> **Task to complete**: Check every line of the entries below for the word "Tanzania", and copy the ones that have it.

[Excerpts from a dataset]
== Segment start ==

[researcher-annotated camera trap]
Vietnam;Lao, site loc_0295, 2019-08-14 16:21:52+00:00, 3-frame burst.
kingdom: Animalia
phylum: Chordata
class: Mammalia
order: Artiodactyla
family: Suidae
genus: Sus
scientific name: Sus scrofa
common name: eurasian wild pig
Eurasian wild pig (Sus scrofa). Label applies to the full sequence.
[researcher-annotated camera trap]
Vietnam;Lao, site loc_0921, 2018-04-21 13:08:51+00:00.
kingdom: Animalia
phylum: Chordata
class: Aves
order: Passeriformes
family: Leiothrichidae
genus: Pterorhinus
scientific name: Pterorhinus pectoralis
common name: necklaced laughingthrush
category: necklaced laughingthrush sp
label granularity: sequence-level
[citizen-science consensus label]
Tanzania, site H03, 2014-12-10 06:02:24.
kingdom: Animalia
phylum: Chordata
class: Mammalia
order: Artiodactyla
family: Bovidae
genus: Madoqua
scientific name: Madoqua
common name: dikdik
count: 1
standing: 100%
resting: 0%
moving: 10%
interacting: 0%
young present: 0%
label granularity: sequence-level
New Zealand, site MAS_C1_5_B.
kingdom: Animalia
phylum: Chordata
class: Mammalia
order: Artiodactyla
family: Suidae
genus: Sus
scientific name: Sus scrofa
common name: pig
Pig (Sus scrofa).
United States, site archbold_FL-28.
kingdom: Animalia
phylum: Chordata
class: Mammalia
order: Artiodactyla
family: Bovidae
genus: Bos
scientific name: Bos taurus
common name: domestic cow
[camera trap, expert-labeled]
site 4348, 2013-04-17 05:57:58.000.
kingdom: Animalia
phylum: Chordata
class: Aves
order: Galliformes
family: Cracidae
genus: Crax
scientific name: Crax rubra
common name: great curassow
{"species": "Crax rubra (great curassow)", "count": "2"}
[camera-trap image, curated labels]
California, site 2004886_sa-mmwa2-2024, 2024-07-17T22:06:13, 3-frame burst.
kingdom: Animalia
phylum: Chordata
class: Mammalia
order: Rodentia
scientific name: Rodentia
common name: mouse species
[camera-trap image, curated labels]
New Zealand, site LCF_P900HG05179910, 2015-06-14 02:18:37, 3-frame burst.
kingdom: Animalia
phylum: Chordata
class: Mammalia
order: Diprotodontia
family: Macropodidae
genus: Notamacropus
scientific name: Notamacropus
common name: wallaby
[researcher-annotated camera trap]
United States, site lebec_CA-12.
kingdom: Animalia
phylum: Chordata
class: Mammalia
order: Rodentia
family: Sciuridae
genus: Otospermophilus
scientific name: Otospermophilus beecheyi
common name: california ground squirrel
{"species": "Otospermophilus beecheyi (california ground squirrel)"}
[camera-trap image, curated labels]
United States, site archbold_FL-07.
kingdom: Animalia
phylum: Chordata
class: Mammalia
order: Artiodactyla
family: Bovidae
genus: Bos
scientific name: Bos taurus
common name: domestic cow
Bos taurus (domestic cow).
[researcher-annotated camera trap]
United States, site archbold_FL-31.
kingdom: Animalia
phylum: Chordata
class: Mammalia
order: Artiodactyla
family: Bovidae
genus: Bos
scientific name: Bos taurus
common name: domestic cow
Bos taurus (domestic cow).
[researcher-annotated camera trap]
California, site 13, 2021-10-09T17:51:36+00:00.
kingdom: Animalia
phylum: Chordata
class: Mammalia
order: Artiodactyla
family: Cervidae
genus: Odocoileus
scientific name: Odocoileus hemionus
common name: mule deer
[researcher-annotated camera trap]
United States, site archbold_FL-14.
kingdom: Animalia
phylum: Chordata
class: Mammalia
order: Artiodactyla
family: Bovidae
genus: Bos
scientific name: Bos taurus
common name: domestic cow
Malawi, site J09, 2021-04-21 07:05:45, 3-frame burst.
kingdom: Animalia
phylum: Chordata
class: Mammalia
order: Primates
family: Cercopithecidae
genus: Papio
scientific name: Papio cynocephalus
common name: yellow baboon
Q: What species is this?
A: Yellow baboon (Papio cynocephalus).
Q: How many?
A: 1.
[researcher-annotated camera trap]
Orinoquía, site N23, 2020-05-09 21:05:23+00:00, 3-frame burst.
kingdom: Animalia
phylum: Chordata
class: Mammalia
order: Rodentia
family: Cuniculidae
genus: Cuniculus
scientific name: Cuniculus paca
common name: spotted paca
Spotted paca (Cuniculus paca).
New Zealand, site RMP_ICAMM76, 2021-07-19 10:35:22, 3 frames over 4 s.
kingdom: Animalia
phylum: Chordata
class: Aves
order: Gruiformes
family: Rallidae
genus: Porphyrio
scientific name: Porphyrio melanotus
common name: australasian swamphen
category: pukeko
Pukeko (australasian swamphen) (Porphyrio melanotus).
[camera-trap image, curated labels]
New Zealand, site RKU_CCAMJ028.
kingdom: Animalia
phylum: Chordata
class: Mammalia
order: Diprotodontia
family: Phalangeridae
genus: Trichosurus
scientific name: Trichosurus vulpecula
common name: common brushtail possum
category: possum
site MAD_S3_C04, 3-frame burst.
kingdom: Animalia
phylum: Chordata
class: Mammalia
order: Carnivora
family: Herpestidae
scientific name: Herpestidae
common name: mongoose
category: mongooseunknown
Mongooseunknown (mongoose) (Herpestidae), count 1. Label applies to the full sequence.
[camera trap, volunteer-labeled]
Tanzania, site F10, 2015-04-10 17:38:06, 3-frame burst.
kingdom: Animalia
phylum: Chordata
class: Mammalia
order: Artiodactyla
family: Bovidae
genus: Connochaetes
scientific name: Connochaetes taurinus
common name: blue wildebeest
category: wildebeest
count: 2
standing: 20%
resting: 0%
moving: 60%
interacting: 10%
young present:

== Segment end ==

> **Solution to this task**:
Tanzania, site H03, 2014-12-10 06:02:24.
Tanzania, site F10, 2015-04-10 17:38:06, 3-frame burst.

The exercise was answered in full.